TASK: Edit the items below by replacing every occurrence of "slide" with "page", and keep everything else the same.

Numeric chart reasoning data
BEGIN

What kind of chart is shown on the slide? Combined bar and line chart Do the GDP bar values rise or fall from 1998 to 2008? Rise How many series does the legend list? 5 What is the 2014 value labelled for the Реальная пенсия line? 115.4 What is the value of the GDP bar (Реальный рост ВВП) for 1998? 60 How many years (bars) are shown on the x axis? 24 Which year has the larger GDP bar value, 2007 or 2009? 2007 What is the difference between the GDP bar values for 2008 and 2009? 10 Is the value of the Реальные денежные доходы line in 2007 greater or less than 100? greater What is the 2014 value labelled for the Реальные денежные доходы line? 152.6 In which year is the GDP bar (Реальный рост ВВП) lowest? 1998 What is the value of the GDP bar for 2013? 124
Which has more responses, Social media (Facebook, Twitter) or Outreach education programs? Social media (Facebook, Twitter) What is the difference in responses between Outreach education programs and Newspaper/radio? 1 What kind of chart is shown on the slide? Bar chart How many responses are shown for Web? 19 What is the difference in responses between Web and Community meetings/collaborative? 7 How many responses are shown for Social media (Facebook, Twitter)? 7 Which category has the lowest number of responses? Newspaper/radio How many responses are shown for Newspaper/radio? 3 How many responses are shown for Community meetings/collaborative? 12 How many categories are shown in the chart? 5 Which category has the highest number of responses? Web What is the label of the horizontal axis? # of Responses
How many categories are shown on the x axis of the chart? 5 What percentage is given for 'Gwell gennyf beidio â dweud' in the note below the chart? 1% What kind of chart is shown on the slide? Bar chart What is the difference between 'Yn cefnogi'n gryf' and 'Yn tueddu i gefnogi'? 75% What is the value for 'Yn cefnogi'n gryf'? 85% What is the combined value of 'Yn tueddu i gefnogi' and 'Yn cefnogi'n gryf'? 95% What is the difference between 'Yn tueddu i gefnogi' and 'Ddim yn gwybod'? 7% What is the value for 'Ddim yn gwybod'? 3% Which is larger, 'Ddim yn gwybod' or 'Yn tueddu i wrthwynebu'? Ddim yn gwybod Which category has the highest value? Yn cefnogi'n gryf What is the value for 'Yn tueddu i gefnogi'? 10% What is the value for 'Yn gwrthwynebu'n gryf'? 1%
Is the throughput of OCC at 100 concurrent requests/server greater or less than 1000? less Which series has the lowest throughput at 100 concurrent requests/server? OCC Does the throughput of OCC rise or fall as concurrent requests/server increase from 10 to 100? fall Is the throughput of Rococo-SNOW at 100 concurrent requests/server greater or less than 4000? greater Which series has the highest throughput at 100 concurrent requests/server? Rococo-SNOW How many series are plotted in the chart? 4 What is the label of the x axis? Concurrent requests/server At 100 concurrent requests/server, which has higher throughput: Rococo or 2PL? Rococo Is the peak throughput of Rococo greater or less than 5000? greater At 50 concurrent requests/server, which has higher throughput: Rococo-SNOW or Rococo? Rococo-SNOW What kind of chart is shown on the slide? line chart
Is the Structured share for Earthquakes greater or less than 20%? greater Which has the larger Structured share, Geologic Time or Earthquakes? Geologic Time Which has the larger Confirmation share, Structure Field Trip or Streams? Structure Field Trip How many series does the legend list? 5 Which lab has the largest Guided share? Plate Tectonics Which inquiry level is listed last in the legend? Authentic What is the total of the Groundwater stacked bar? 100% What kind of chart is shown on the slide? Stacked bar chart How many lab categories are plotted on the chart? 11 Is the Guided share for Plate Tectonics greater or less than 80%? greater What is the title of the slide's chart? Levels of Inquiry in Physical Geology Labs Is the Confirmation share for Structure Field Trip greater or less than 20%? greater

END

RESPONSE:
What kind of chart is shown on the page? Combined bar and line chart Do the GDP bar values rise or fall from 1998 to 2008? Rise How many series does the legend list? 5 What is the 2014 value labelled for the Реальная пенсия line? 115.4 What is the value of the GDP bar (Реальный рост ВВП) for 1998? 60 How many years (bars) are shown on the x axis? 24 Which year has the larger GDP bar value, 2007 or 2009? 2007 What is the difference between the GDP bar values for 2008 and 2009? 10 Is the value of the Реальные денежные доходы line in 2007 greater or less than 100? greater What is the 2014 value labelled for the Реальные денежные доходы line? 152.6 In which year is the GDP bar (Реальный рост ВВП) lowest? 1998 What is the value of the GDP bar for 2013? 124
Which has more responses, Social media (Facebook, Twitter) or Outreach education programs? Social media (Facebook, Twitter) What is the difference in responses between Outreach education programs and Newspaper/radio? 1 What kind of chart is shown on the page? Bar chart How many responses are shown for Web? 19 What is the difference in responses between Web and Community meetings/collaborative? 7 How many responses are shown for Social media (Facebook, Twitter)? 7 Which category has the lowest number of responses? Newspaper/radio How many responses are shown for Newspaper/radio? 3 How many responses are shown for Community meetings/collaborative? 12 How many categories are shown in the chart? 5 Which category has the highest number of responses? Web What is the label of the horizontal axis? # of Responses
How many categories are shown on the x axis of the chart? 5 What percentage is given for 'Gwell gennyf beidio â dweud' in the note below the chart? 1% What kind of chart is shown on the page? Bar chart What is the difference between 'Yn cefnogi'n gryf' and 'Yn tueddu i gefnogi'? 75% What is the value for 'Yn cefnogi'n gryf'? 85% What is the combined value of 'Yn tueddu i gefnogi' and 'Yn cefnogi'n gryf'? 95% What is the difference between 'Yn tueddu i gefnogi' and 'Ddim yn gwybod'? 7% What is the value for 'Ddim yn gwybod'? 3% Which is larger, 'Ddim yn gwybod' or 'Yn tueddu i wrthwynebu'? Ddim yn gwybod Which category has the highest value? Yn cefnogi'n gryf What is the value for 'Yn tueddu i gefnogi'? 10% What is the value for 'Yn gwrthwynebu'n gryf'? 1%
Is the throughput of OCC at 100 concurrent requests/server greater or less than 1000? less Which series has the lowest throughput at 100 concurrent requests/server? OCC Does the throughput of OCC rise or fall as concurrent requests/server increase from 10 to 100? fall Is the throughput of Rococo-SNOW at 100 concurrent requests/server greater or less than 4000? greater Which series has the highest throughput at 100 concurrent requests/server? Rococo-SNOW How many series are plotted in the chart? 4 What is the label of the x axis? Concurrent requests/server At 100 concurrent requests/server, which has higher throughput: Rococo or 2PL? Rococo Is the peak throughput of Rococo greater or less than 5000? greater At 50 concurrent requests/server, which has higher throughput: Rococo-SNOW or Rococo? Rococo-SNOW What kind of chart is shown on the page? line chart
Is the Structured share for Earthquakes greater or less than 20%? greater Which has the larger Structured share, Geologic Time or Earthquakes? Geologic Time Which has the larger Confirmation share, Structure Field Trip or Streams? Structure Field Trip How many series does the legend list? 5 Which lab has the largest Guided share? Plate Tectonics Which inquiry level is listed last in the legend? Authentic What is the total of the Groundwater stacked bar? 100% What kind of chart is shown on the page? Stacked bar chart How many lab categories are plotted on the chart? 11 Is the Guided share for Plate Tectonics greater or less than 80%? greater What is the title of the page's chart? Levels of Inquiry in Physical Geology Labs Is the Confirmation share for Structure Field Trip greater or less than 20%? greater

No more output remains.